# lucky reptile super fog



## riksphibs (May 28, 2011)

hi there im looking at getting one of the above im just wondering if anybody has used one of these and also how many nozzles it can take thanks


----------



## Wolfenrook (Jul 2, 2010)

I used to use one. Do yourself a favour though, save for a tiny bit longer and buy a MistKing misting system from vivariumland.com.

Ade


----------



## sambridge15 (Nov 22, 2009)

superfog isnt a misting system super rain is.super fog is aweful check this thread i made http://www.reptileforums.co.uk/forums/lizards/579187-fogger-chamber-guide.html same thing but will cost less than £10! but if it is a misting system you want go for mistking best on the market:2thumb:


----------



## Wolfenrook (Jul 2, 2010)

I know this Sam, as I actually do own a Lucky Reptile Superfog as I said. As to Superfog been awful, dunno where you got that idea from. I have had mine for ages now, and all I've had to replace was the tank after my wife dropped it and smashed it. You just have to use RO water in them, else salts build up on the fogger membrane. I'd bet money that run side by side, a super frog would last a LOT longer than your cheapo one off ebay.  lol

However, a misting system is superior in every way to a fogging system. The only plus with a fogger is it looks nice. I found with my fogger that it was on more than it was off just to maintain humidity at around 80%, where with a misting system 2 1 to 1.5 minute mistings a day keeps the humidity spot on. Plus a misting system comes with the added bonus of effectively 'washing down' your viv.

Hence I advised saving for a bit longer and getting a MistKing system, rather than a fogger of ANY kind. There's a reason more people use misting systems than foggers. 

Ade


----------



## sambridge15 (Nov 22, 2009)

Wolfenrook said:


> I know this Sam, as I actually do own a Lucky Reptile Superfog as I said. As to Superfog been awful, dunno where you got that idea from.

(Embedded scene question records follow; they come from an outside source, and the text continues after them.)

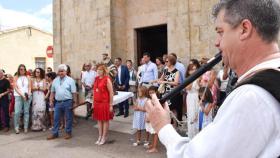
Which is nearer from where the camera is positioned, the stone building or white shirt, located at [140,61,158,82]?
white shirt, located at [140,61,158,82]

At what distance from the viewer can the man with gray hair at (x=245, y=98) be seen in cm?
109

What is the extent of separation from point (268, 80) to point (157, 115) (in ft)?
1.88

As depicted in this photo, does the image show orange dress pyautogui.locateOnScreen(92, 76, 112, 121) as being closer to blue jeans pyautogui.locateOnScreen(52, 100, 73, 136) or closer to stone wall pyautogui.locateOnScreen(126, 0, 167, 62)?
blue jeans pyautogui.locateOnScreen(52, 100, 73, 136)

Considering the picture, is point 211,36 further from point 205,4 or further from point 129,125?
point 129,125

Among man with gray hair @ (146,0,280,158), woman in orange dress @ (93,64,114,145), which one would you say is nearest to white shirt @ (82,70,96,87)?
woman in orange dress @ (93,64,114,145)

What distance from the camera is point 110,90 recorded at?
7.43m

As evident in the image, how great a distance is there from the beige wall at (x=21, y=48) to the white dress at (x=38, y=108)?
2043cm

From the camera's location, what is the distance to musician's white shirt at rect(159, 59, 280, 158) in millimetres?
1084

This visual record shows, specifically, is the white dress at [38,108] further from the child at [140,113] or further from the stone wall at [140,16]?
the stone wall at [140,16]

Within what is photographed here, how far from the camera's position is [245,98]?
1.11 m

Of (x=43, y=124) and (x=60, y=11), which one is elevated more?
(x=60, y=11)

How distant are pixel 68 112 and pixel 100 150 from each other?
1.74 metres

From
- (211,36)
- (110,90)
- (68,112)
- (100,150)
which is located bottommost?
(100,150)

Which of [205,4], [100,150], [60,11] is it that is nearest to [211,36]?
[205,4]
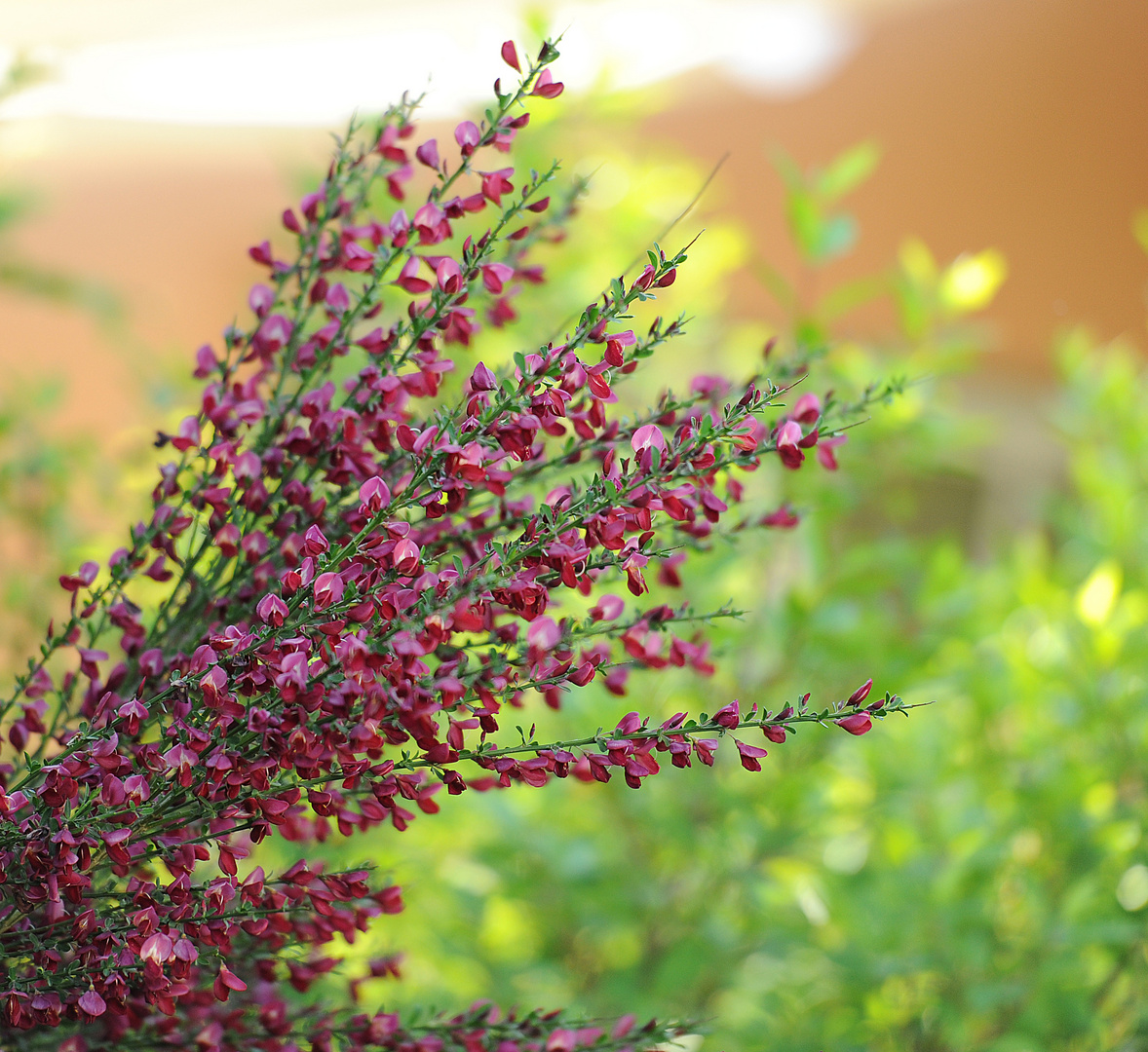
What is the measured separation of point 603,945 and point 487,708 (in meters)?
0.96

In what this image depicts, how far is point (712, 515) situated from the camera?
0.53m

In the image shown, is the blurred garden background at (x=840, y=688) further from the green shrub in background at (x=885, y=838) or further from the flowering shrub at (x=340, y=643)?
the flowering shrub at (x=340, y=643)

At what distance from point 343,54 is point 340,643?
3167mm

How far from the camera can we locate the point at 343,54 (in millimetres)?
3191

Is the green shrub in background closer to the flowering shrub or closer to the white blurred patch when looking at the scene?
the flowering shrub

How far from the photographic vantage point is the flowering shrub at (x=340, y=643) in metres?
0.46

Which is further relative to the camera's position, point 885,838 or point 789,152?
point 789,152

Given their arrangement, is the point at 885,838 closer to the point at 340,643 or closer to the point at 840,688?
the point at 840,688

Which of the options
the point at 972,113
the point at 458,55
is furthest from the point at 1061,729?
the point at 458,55

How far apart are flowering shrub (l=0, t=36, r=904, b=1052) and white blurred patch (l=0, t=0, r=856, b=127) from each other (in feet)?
7.63

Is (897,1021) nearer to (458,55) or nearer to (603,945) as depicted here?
(603,945)

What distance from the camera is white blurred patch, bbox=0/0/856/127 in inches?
117

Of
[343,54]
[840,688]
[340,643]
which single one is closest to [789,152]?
[343,54]

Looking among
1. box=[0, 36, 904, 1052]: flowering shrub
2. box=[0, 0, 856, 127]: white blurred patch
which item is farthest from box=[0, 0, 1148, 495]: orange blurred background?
box=[0, 36, 904, 1052]: flowering shrub
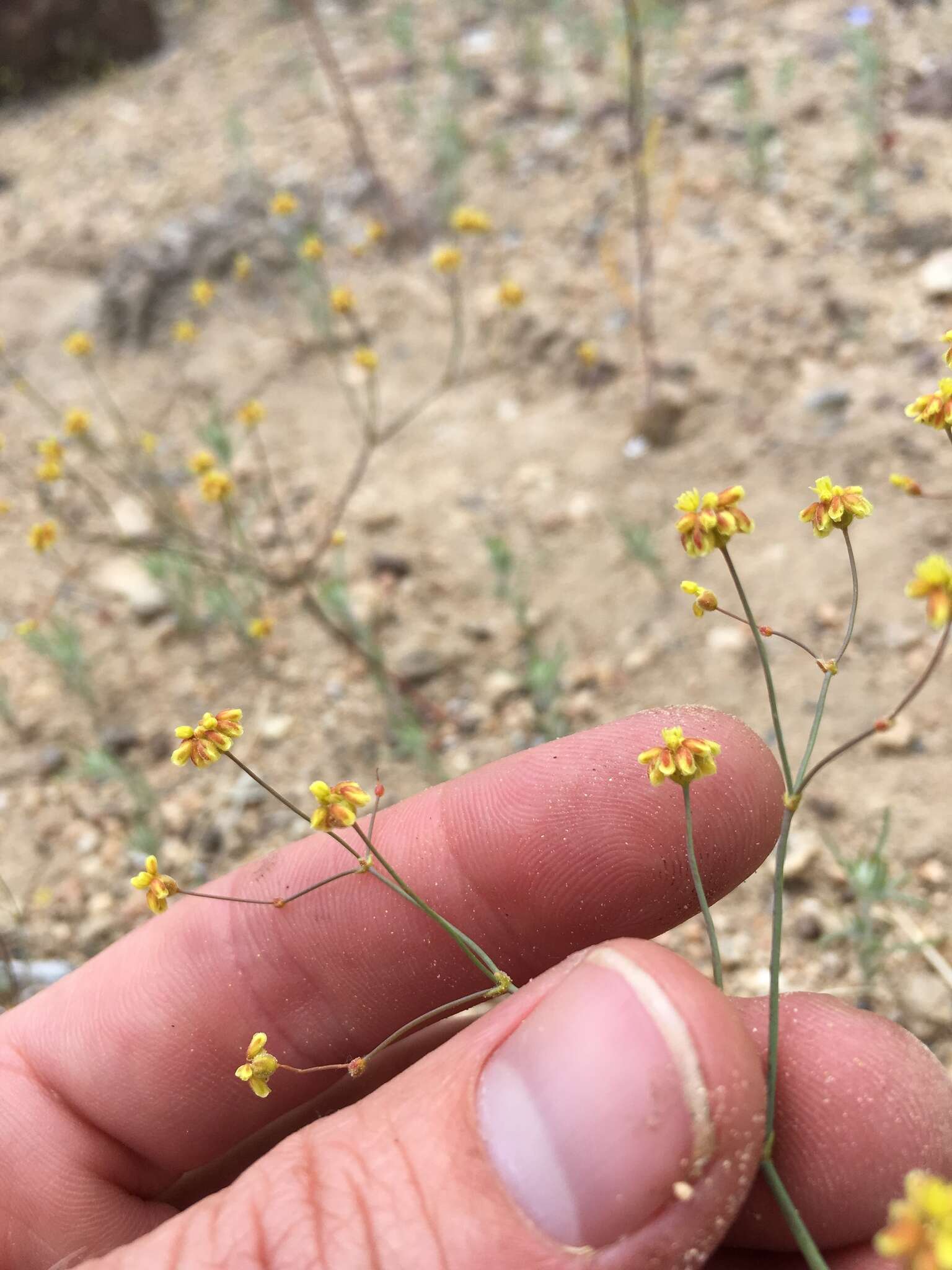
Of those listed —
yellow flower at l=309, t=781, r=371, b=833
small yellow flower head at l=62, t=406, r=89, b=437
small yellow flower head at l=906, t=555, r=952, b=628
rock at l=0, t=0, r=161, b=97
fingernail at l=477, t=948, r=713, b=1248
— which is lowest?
fingernail at l=477, t=948, r=713, b=1248

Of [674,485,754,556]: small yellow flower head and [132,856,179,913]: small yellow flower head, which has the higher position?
[674,485,754,556]: small yellow flower head

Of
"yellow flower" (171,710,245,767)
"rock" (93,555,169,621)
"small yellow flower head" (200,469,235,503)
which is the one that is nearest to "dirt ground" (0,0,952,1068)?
"rock" (93,555,169,621)

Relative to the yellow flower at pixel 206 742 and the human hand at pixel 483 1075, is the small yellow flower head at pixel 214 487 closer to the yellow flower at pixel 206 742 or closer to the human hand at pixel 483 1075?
the human hand at pixel 483 1075

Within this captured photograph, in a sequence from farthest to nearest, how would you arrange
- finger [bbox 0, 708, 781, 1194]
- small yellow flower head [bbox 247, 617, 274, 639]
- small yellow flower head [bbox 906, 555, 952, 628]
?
small yellow flower head [bbox 247, 617, 274, 639] < finger [bbox 0, 708, 781, 1194] < small yellow flower head [bbox 906, 555, 952, 628]

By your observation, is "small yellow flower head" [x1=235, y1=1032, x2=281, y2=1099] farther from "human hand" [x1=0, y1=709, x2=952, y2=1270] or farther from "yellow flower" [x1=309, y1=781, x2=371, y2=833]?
"yellow flower" [x1=309, y1=781, x2=371, y2=833]

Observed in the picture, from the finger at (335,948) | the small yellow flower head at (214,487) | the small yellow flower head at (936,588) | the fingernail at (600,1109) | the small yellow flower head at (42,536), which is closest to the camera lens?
Answer: the small yellow flower head at (936,588)

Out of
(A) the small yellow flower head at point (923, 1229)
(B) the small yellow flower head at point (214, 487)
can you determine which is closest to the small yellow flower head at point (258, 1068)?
(A) the small yellow flower head at point (923, 1229)

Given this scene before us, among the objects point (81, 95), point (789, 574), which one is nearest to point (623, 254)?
point (789, 574)
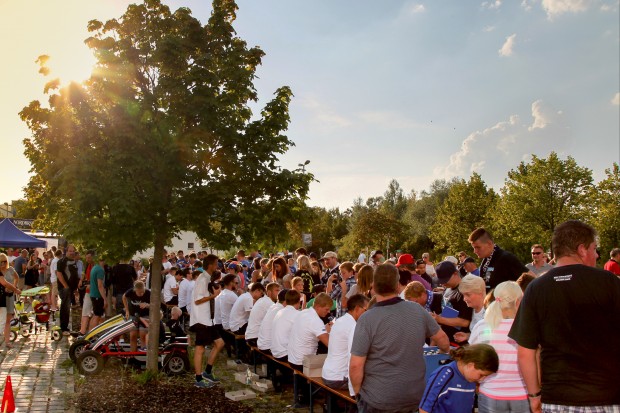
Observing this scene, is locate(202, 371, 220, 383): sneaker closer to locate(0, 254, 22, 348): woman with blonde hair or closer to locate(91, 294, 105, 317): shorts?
locate(91, 294, 105, 317): shorts

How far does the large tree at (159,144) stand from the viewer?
26.3 feet

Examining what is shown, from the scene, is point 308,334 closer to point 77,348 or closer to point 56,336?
point 77,348

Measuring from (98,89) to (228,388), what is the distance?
5.29 m

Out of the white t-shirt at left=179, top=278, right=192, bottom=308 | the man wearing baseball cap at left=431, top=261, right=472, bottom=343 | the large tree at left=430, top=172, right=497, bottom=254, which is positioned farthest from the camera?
the large tree at left=430, top=172, right=497, bottom=254

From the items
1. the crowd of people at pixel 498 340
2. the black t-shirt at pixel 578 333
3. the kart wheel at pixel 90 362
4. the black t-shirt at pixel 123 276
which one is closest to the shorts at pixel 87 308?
the black t-shirt at pixel 123 276

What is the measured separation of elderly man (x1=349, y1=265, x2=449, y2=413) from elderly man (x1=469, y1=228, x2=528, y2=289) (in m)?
2.59

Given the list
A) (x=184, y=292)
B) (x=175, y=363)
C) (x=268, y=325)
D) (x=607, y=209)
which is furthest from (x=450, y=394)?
(x=607, y=209)

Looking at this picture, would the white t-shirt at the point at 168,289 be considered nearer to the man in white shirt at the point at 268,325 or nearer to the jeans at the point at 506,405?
the man in white shirt at the point at 268,325

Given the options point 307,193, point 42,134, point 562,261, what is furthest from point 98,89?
point 562,261

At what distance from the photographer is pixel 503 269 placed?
6602 millimetres

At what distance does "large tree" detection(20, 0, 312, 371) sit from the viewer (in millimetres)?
8031

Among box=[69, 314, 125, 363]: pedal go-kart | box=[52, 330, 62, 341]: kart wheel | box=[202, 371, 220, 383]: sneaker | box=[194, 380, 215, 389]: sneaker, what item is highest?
box=[69, 314, 125, 363]: pedal go-kart

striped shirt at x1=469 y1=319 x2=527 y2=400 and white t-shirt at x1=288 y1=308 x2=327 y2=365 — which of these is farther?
white t-shirt at x1=288 y1=308 x2=327 y2=365

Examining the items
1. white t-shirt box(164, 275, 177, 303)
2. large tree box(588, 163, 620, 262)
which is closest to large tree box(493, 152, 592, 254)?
large tree box(588, 163, 620, 262)
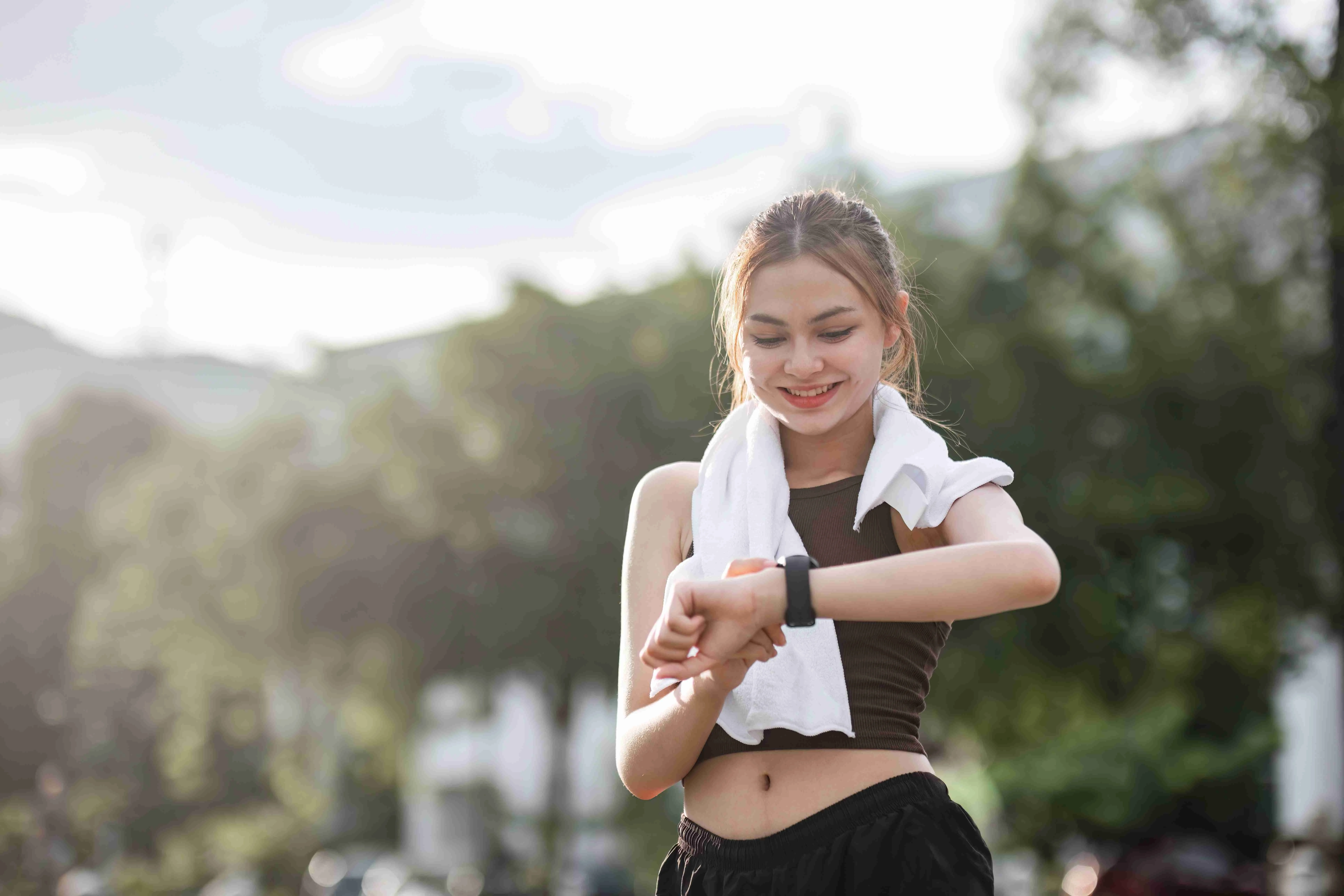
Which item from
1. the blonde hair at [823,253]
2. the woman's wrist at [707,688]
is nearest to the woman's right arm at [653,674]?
the woman's wrist at [707,688]

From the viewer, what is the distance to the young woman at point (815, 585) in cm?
177

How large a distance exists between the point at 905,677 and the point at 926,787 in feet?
0.61

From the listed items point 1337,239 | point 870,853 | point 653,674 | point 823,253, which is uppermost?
point 1337,239

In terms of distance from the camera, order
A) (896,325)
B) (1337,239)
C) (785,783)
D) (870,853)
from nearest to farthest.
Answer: (870,853) < (785,783) < (896,325) < (1337,239)

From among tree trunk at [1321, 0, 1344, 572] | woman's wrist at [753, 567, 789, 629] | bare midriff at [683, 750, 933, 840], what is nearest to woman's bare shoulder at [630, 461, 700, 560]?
bare midriff at [683, 750, 933, 840]

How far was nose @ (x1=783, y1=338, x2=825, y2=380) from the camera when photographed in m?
2.04

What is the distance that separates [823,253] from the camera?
2.08m

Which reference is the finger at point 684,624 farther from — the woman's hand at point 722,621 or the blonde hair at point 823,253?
the blonde hair at point 823,253

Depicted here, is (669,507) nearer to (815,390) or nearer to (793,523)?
(793,523)

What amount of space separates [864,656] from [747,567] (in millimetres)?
379

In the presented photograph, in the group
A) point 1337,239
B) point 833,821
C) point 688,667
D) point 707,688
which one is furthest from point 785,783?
point 1337,239

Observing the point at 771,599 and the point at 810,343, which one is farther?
the point at 810,343

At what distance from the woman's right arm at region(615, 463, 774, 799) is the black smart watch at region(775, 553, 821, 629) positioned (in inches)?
3.9

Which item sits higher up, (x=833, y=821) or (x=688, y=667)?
(x=688, y=667)
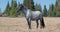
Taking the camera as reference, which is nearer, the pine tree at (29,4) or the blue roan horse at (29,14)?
the blue roan horse at (29,14)

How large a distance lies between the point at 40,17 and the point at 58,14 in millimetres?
47334

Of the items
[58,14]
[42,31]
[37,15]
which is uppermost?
[37,15]

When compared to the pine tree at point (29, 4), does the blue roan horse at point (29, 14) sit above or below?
above

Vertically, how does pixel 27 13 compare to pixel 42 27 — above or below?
above

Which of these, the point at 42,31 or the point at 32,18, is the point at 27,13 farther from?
the point at 42,31

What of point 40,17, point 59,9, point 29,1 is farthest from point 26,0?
point 40,17

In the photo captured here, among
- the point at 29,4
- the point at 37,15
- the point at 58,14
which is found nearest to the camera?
the point at 37,15

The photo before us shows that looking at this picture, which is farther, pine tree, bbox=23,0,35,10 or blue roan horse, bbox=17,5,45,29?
pine tree, bbox=23,0,35,10

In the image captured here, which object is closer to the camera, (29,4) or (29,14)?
(29,14)

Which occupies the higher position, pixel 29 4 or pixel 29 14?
pixel 29 14

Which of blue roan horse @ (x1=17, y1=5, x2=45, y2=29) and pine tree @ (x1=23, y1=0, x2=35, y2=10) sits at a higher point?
blue roan horse @ (x1=17, y1=5, x2=45, y2=29)

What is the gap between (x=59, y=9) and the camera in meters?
62.1

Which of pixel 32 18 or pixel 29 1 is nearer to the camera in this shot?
pixel 32 18

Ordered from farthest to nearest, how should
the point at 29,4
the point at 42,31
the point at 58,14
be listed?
the point at 29,4 → the point at 58,14 → the point at 42,31
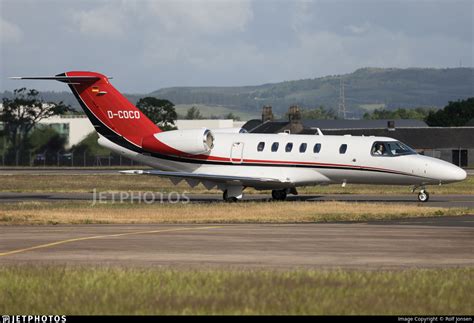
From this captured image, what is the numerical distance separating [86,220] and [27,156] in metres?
63.2

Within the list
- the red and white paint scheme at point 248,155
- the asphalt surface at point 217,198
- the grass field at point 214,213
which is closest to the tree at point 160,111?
the asphalt surface at point 217,198

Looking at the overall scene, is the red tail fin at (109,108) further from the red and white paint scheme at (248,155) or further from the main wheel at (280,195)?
the main wheel at (280,195)

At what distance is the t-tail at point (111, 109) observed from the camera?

I have had mine for ages now, and all I've had to replace was the tank after my wife dropped it and smashed it. You just have to use RO water in them, else salts build up on the fogger membrane. I'd bet money that run side by side, a super frog would last a LOT longer than your cheapo one off ebay.  lol
> 
> However, a misting system is superior in every way to a fogging system. The only plus with a fogger is it looks nice. I found with my fogger that it was on more than it was off just to maintain humidity at around 80%, where with a misting system 2 1 to 1.5 minute mistings a day keeps the humidity spot on. Plus a misting system comes with the added bonus of effectively 'washing down' your viv.
> 
> ...


ebay fogger £1 at thoese prices who cares about performance :lol2: my dig about super fog was more about price im tight :blush:


----------



## Wolfenrook (Jul 2, 2010)

That's £1 towards a Mistking.  You know yourself how good they are, you have one too. lol

Ade


----------



## igmillichip (Feb 7, 2010)

I use the Lucky Reptile Super Fog......great gadget, lasts for years, and can run almost 24 hours non-stop if needed. It is high output and can be used for several vivs (with using T joints on the pipes).

The OP asked how many outlets.....it has one, but the tubing allows you to add standard plumbing T-joints and bends (about a euro or a pound will get them) to use a single fogger to 'fog-up' multiple vivs. 

I have some other foggers, including chamber foggers, but they are simply crap in comparison to the Lucky Reptile one if it is a fogger you need.
Having said that, if you have one viv then maybe a different option could be better (eg rain or misting system).

ian


----------